The Didymus Contingency
Page 27
Tom smiled. “He would, wouldn’t he? I miss him.”
“Me too,” David said.
“Let’s get this over with. I just want to say goodbye to Peter and Matthew and go home,” Tom said, as he headed for the door. He had proven Jesus to be a fake, but had also realized that the teachings and life of Jesus had an impact on the world that was greater than any other man in history. Jesus wasn’t God, but he had earned Tom’s respect.
* * * * *
It took Tom, David and Sally three days to walk the distance between the home of Lazarus and the home where the disciples had been staying since the death of Jesus. Normally the trek might have taken only a day, but between Tom’s still healing injuries and Sally’s soft feet, the trip lingered on.
They had only a quarter mile left and had entered a grove of red grapes that twisted and stretched its vines toward a white brick home.

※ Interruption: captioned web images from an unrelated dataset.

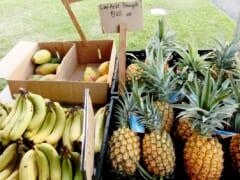 移転先探し中?毎週日曜開催の「カイルアファーマーズマーケット」が現在の場所での開催を6月末で終了
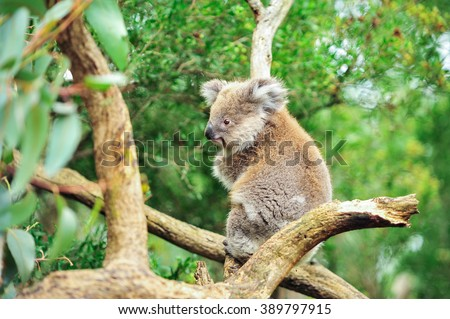 Australian koala bear with her baby or joey in eucalyptus or gum tree, Sydney, NSW, australia. exotic mammal animal with infant in lush jungle rainforest - stock photo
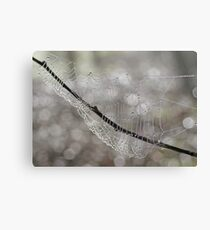 Forest Jewels, spiderweb, Canon EOS 10D Canvas Print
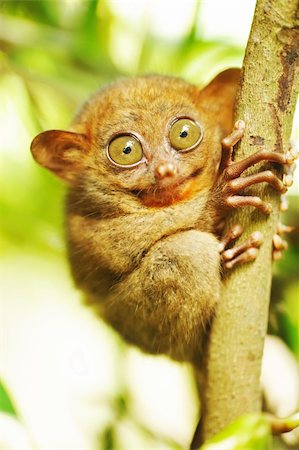 Tarsier monkey in natural environment Stock Photo - Budget Royalty-Free & Subscription, Code: 400-05744582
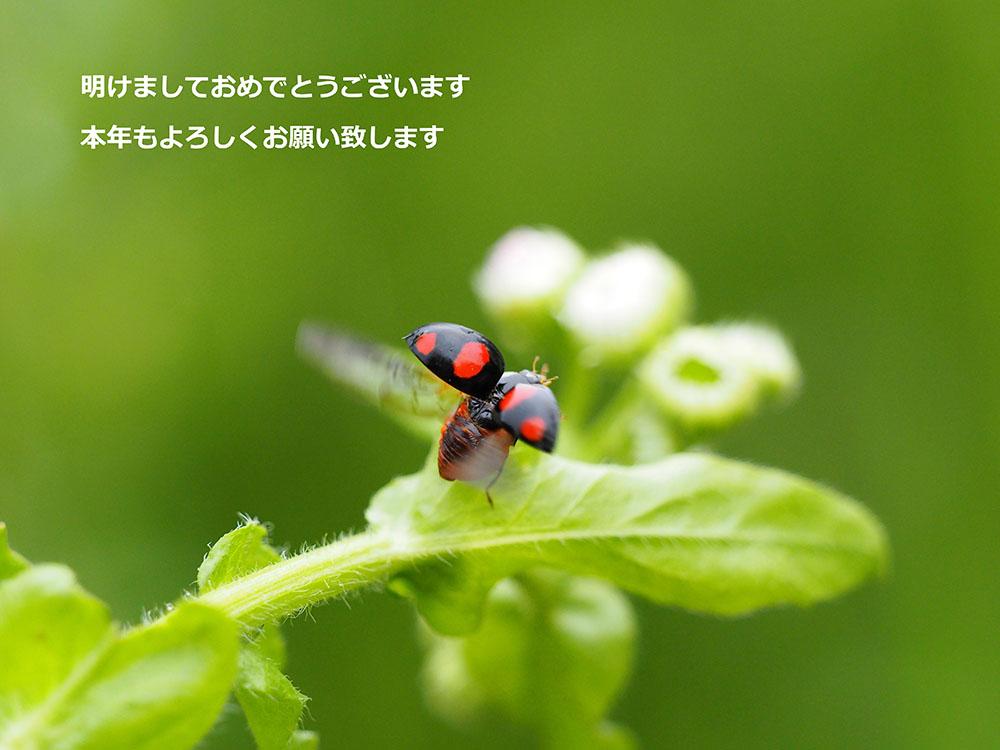 f0324026_2119936.jpg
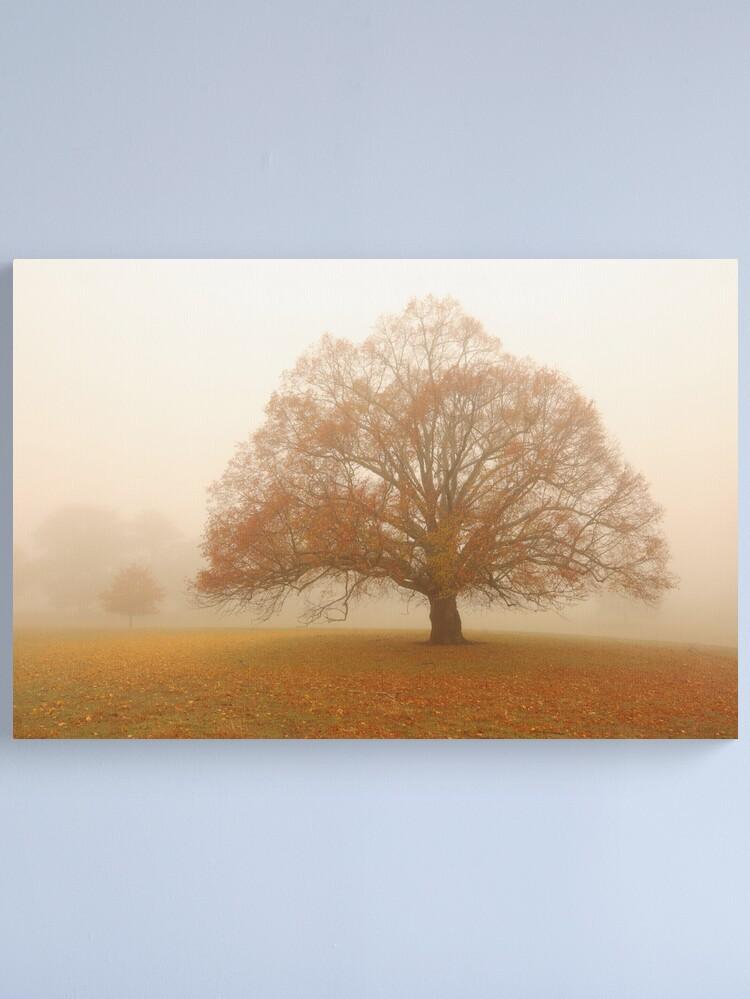 Alternate view of Autumn Fog, Daylesford, Australia Canvas Print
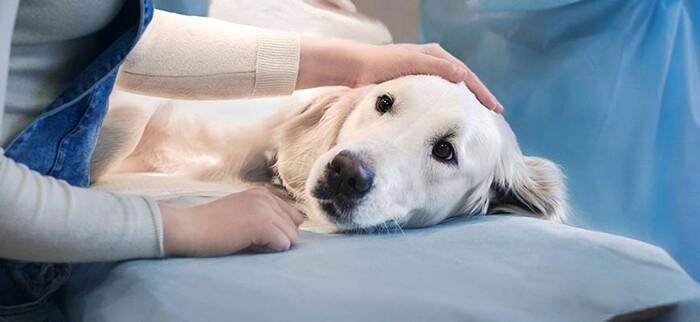 Chăm sóc chó chu đáo sau khi thiến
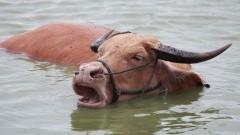 Nietypowa akacja malborskich strażaków. Uwięziona w rzece krowa w Nowym Stawie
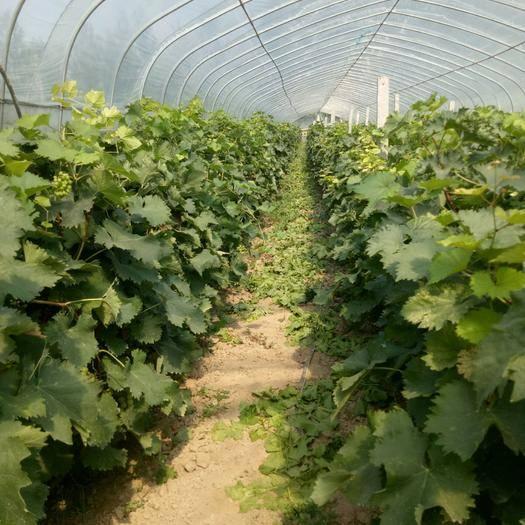 曹县醉金香葡萄 1.5- 2斤 5%以下 1次果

Sally looked at the home. “Please tell me that’s where we’re stopping. My feet are swollen.”
“Be glad you’re still wearing sneakers,” Tom said. “It was an entire year before I got used to these sandals. I don’t think my feet will ever become smooth again, even after we get back to our own time.”
“Tom, I’ve been meaning to ask you about that,” David said.
“About what?”
“Going home.”
“What about it?”
“Are you sure you want to?”
“Of course. What do you mean?”
“Well, there’s Mary.”
“She’s coming with me.”
“What about Lazarus, Martha, her family? She has more reasons to stay than you do to go...” David flashed his watch to Tom. “And I can always come to visit.”
“I...I just don’t belong here... I don’t fit in. What good is a quantum physicist in 30 A.D.?”
“Maybe you have more to offer than your science...”
“Like what?”
“Didymus! David!” Matthew’s voice boomed through the air as he barreled toward them.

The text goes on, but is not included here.